TASKS TO COMPLETE:
**A.** In the Trese review, give the stretch from "trese1_coverWho do I" through "concepts take form." again, swapping "duo" for "pair".
**B.** Answer these from the Trese review:
(i) Which two people made the work?
(ii) What is the full name of the paranormal investigator?
(iii) What does the white lady's ghost cause motorists to do?
**C.** Carry the Trese review on from its last sentence.

— start of TEXT SHOWN —

Where life and light should be are only shadows and grey lines. The map of Trese’s Metro Manila contains no details. All I know is that I am in there somewhere, living my ordinary life, and they are there as well, loving and hating, the same us us, side by side with us, however hard we pretend they are not there. And sometimes, out of passion or greed, they commit crimes.

trese1_coverWho do I call for paranormal help then?

With a concept as striking as this, who would fail to pick up this latest work of genius from a dynamic Filipino duo, Budjette Tan and Kajo Baldisimo? Especially now that the country’s publishing industry is struggling mightily to stay afloat, I can only be overjoyed to encounter innovative concepts take form.

A graphic novel, Trese follows the cases of paranormal investigator Alexandra Trese as she takes on the mantle of psychic dad. The first case is a double-dead mystery, a hit-and-run of a white lady, ghost of a wronged woman who appears to motorists, causing them to swerve and crash. Trese investigates how a ghost could die again, and who would wish to murder her.

— end of TEXT SHOWN —
— start of DATA EXTRACT —

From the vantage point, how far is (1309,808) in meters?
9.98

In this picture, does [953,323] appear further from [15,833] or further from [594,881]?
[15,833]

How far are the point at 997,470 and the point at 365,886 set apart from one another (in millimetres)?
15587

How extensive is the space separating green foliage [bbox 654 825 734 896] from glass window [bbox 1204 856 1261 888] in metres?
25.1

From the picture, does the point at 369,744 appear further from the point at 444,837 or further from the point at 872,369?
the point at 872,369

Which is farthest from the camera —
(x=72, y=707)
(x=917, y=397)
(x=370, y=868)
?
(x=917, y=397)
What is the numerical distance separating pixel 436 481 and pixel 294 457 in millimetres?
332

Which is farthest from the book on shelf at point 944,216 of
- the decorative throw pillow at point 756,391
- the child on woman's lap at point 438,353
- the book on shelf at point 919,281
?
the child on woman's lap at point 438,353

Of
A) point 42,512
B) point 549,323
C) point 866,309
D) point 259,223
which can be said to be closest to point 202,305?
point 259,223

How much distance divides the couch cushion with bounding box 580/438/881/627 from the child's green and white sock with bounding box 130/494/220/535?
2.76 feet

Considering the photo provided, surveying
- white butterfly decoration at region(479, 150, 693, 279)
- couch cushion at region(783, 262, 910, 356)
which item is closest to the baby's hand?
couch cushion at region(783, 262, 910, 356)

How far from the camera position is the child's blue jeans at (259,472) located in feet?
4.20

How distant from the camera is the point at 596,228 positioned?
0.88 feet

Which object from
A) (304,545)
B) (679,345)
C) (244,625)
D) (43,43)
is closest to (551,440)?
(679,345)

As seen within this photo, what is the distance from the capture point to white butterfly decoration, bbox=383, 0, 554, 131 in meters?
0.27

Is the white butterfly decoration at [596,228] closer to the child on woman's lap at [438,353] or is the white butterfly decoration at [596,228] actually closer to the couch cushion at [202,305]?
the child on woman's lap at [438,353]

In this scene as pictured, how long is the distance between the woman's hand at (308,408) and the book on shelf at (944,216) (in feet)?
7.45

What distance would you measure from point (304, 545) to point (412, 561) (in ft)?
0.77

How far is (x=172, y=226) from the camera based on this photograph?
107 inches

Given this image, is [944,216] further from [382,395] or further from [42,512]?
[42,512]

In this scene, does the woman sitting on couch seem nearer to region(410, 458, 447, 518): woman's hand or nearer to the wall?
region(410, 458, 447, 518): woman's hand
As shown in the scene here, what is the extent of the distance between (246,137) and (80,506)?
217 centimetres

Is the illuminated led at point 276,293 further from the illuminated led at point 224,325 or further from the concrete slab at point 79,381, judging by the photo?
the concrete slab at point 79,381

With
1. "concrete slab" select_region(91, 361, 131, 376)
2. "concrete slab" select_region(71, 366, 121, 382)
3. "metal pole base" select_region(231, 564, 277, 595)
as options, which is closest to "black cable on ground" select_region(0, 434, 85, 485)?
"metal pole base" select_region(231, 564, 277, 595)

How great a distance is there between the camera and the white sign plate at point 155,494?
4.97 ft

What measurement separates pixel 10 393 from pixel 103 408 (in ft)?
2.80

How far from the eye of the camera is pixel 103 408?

— end of DATA EXTRACT —

SOLVED PROBLEMS:
**A.**
trese1_coverWho do I call for paranormal help then?

With a concept as striking as this, who would fail to pick up this latest work of genius from a dynamic Filipino pair, Budjette Tan and Kajo Baldisimo? Especially now that the country’s publishing industry is struggling mightily to stay afloat, I can only be overjoyed to encounter innovative concepts take form.

**B.**
(i) Budjette Tan and Kajo Baldisimo
(ii) Alexandra Trese
(iii) Swerve and crash

**C.**
In this volume, the first, four cases are featured, dark tales full of tears and violence, drawing heavily on Filipino folklore. The nuno (a little old man) does not live in the punso (ant hill) anymore; it has made another home in a manhole, peering out from under the heavy metal cover to dispense tips for Trese. Aswangs (humans who transform into animals to eat the flesh of babies) hole up at the pier, planning their next kidnapping spree. In the tallest building in the metropolis is the headquarters of the city’s most powerful business tycoon, a tikbalang (a giant, with the face and hooves of a horse) who controls his empire through human underlings. Trese is assisted by the Kambal (twins), creatures of indeterminate paranormal origins, who wear the two masks of man—happy and sad—while in combat. And, engkantos, sentient spirits of nature, are everywhere, assuming human forms to play with humanity’s weaknesses, challenge our strengths, and offer us our dreams—for a price.

With no colors to soften the violence of the drama that plays out in Manila’s underbelly, reading Trese is a visceral experience. The lines are starkly drawn, and there are no clear boundaries between frames. For good or ill, the denizens of the dark live among us, having as much right to be here as we do—and they play no favorites… Case 4 is a case in point.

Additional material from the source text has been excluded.